## What the exercise asks
Rewrite every line of the items below as a numbered list, skipping the blank lines. Leave the pictures out of your answer.

begin Records to use

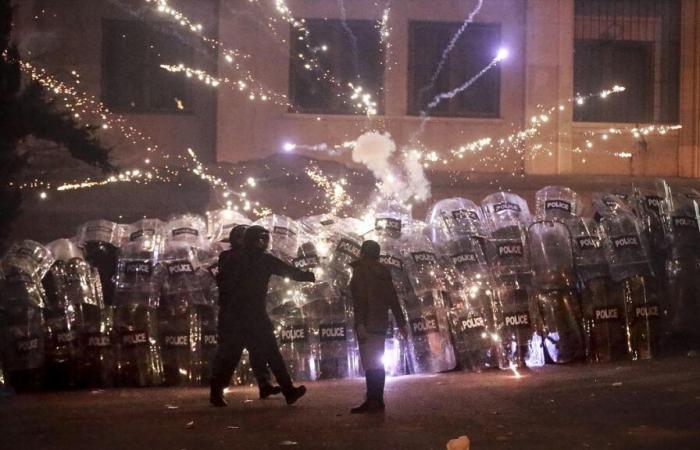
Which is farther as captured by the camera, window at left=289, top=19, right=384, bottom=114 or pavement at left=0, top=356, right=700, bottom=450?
window at left=289, top=19, right=384, bottom=114

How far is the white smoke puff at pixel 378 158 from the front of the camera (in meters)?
15.0

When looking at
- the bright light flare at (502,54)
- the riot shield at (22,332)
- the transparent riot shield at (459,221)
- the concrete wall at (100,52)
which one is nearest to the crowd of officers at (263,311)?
the riot shield at (22,332)

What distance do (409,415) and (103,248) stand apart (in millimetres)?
4615

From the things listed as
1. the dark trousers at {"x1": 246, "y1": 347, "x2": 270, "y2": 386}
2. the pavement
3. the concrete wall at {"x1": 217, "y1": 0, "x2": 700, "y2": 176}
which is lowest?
the pavement

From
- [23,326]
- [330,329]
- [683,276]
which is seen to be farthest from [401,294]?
[23,326]

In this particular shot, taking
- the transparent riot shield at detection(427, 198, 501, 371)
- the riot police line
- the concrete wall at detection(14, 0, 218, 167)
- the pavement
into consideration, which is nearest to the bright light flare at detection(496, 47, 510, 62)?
the concrete wall at detection(14, 0, 218, 167)

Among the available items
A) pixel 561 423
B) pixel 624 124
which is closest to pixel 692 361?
pixel 561 423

end Records to use

## Output below
1. Which is farther as captured by the camera, window at left=289, top=19, right=384, bottom=114 or pavement at left=0, top=356, right=700, bottom=450?
2. window at left=289, top=19, right=384, bottom=114
3. How far is the white smoke puff at pixel 378 158 from the front of the camera (in meters)?
4. 15.0
5. When looking at
6. - the bright light flare at (502,54)
7. - the riot shield at (22,332)
8. - the transparent riot shield at (459,221)
9. - the concrete wall at (100,52)
10. which one is nearest to the crowd of officers at (263,311)?
11. the riot shield at (22,332)
12. What distance do (409,415) and (103,248) stand apart (in millimetres)?
13. 4615
14. From the things listed as
15. 1. the dark trousers at {"x1": 246, "y1": 347, "x2": 270, "y2": 386}
16. 2. the pavement
17. 3. the concrete wall at {"x1": 217, "y1": 0, "x2": 700, "y2": 176}
18. which is lowest?
19. the pavement
20. From
21. - [23,326]
22. - [330,329]
23. - [683,276]
24. which is seen to be farthest from [401,294]?
25. [23,326]
26. In this particular shot, taking
27. - the transparent riot shield at detection(427, 198, 501, 371)
28. - the riot police line
29. - the concrete wall at detection(14, 0, 218, 167)
30. - the pavement
31. into consideration, which is nearest to the bright light flare at detection(496, 47, 510, 62)?
32. the concrete wall at detection(14, 0, 218, 167)
33. Among the available items
34. A) pixel 561 423
35. B) pixel 624 124
36. which is closest to pixel 692 361?
37. pixel 561 423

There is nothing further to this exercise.